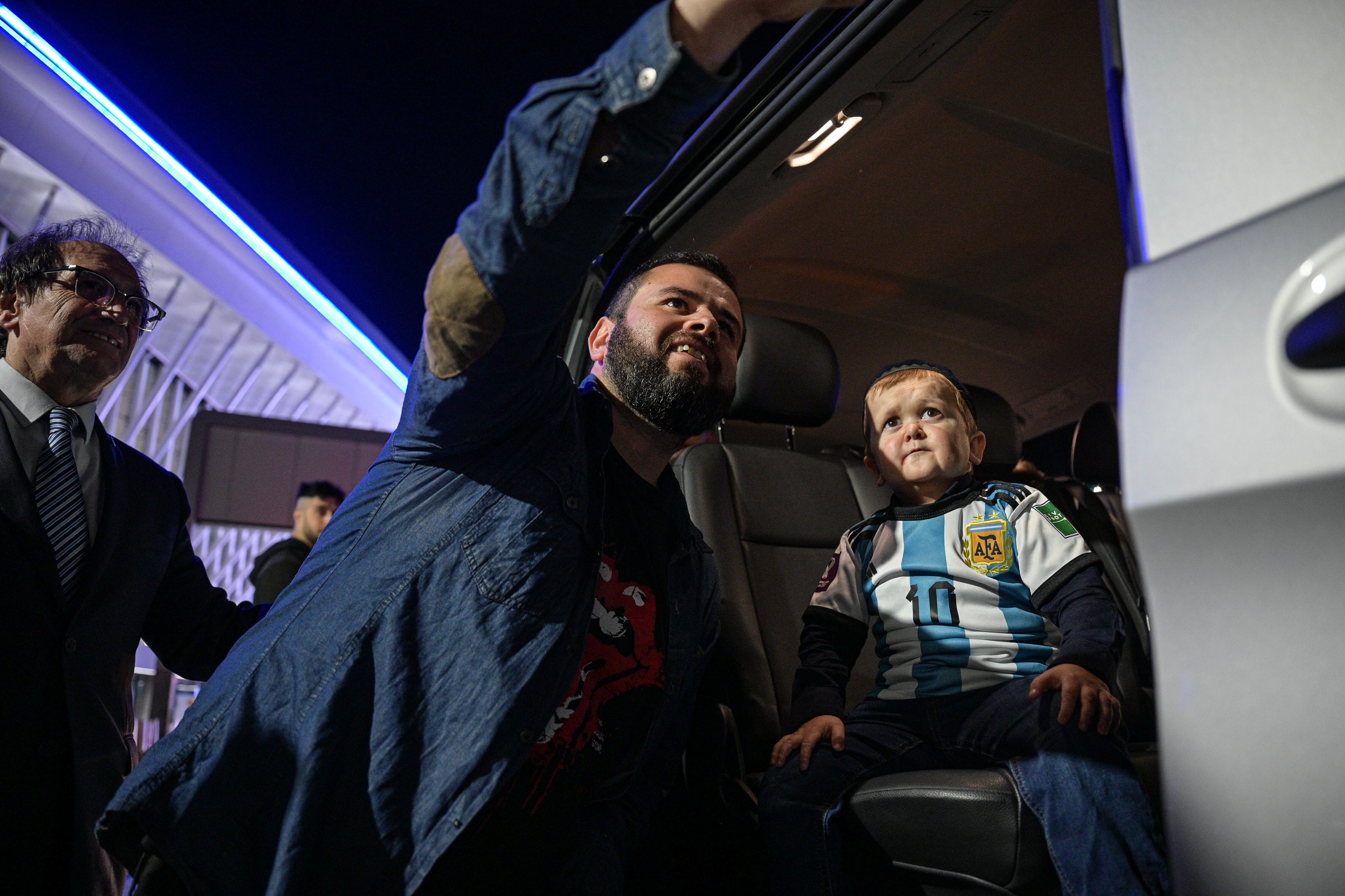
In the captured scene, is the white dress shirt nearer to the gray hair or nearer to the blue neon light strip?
the gray hair

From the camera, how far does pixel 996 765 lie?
1.36 meters

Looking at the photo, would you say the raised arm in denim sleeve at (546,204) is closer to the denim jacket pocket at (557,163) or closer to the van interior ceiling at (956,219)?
the denim jacket pocket at (557,163)

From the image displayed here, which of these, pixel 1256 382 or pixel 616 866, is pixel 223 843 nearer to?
pixel 616 866

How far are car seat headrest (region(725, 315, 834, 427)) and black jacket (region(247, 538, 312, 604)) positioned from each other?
297 cm

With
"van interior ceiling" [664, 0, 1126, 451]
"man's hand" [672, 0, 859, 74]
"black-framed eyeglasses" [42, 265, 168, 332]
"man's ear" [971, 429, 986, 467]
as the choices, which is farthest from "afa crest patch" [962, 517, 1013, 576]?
"black-framed eyeglasses" [42, 265, 168, 332]

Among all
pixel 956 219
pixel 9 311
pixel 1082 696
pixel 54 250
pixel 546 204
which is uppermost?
pixel 956 219

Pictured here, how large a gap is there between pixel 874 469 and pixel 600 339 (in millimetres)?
902

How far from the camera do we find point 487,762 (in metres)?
1.13

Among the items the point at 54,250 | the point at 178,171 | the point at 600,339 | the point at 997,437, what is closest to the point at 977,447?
the point at 997,437

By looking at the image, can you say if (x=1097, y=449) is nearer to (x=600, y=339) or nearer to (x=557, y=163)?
(x=600, y=339)

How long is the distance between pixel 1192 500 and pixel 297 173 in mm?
6433

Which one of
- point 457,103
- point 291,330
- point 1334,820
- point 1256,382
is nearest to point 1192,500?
point 1256,382

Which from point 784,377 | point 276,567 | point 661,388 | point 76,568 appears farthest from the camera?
point 276,567

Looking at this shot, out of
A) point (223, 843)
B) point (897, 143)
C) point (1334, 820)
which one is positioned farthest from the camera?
point (897, 143)
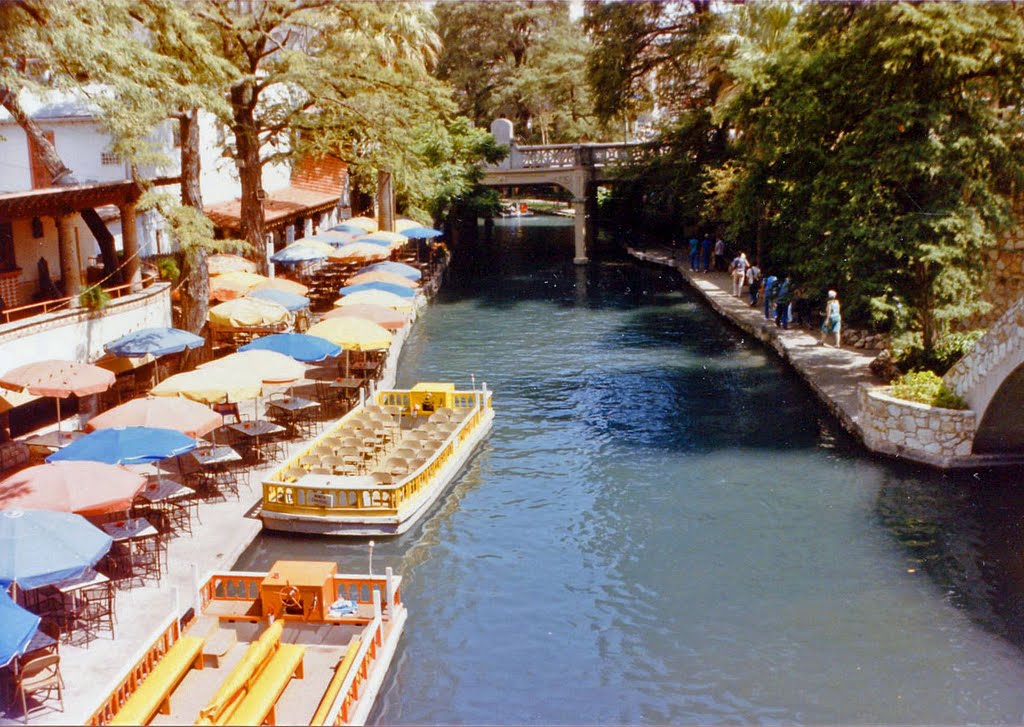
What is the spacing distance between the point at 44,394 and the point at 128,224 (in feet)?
+ + + + +
◆ WHAT THE TASK REQUIRES ◆
Repeat all of the material above, renaming "van interior ceiling" to "vehicle roof lining" everywhere it appears and leaving everything else unchanged. Omit the pictures.

◆ EXPECTED OUTPUT ◆
In the captured scene, is the white dress shirt nearer to the gray hair or nearer to the blue neon light strip?
the gray hair

From the camera, how far does pixel 996 765 lie?
1.36 meters

Looking at the photo, would you say the raised arm in denim sleeve at (546,204) is closer to the denim jacket pocket at (557,163) or closer to the vehicle roof lining at (956,219)?
the denim jacket pocket at (557,163)

From the image displayed here, which of these, pixel 1256 382 or pixel 616 866, is pixel 223 843 nearer to?
pixel 616 866

How far are car seat headrest (region(725, 315, 834, 427)) and black jacket (region(247, 538, 312, 604)) positioned from each other?
297 cm

With
"vehicle roof lining" [664, 0, 1126, 451]
"man's hand" [672, 0, 859, 74]
"black-framed eyeglasses" [42, 265, 168, 332]
"man's ear" [971, 429, 986, 467]
as the choices, which is farthest from "afa crest patch" [962, 517, 1013, 576]?
"black-framed eyeglasses" [42, 265, 168, 332]

Among all
pixel 956 219
pixel 9 311
pixel 1082 696
pixel 54 250
pixel 546 204
which is uppermost?
pixel 956 219

Pictured here, how large a gap is there between pixel 874 469 and pixel 600 339 (in millimetres)?
902

How far from the camera do we find point 487,762 (in metres)?
1.13

Among the items the point at 54,250 | the point at 178,171 | the point at 600,339 | the point at 997,437, what is closest to the point at 977,447?
the point at 997,437

By looking at the image, can you say if (x=1097, y=449) is nearer to (x=600, y=339) or nearer to (x=557, y=163)?
(x=600, y=339)

How long is the distance between pixel 1192 500 and pixel 297 173 in mm?
6433

Which one of
- point 457,103
- point 291,330
- point 1334,820
- point 1256,382
is nearest to point 1192,500?
point 1256,382

Which from point 784,377 | point 276,567 | point 661,388 | point 76,568 appears farthest from the camera?
point 276,567

Looking at this shot, out of
A) point (223, 843)
B) point (897, 143)
C) point (1334, 820)
which one is positioned farthest from the camera?
point (897, 143)
What is the spacing distance between the point at 44,394 and the point at 128,224 (in feet)?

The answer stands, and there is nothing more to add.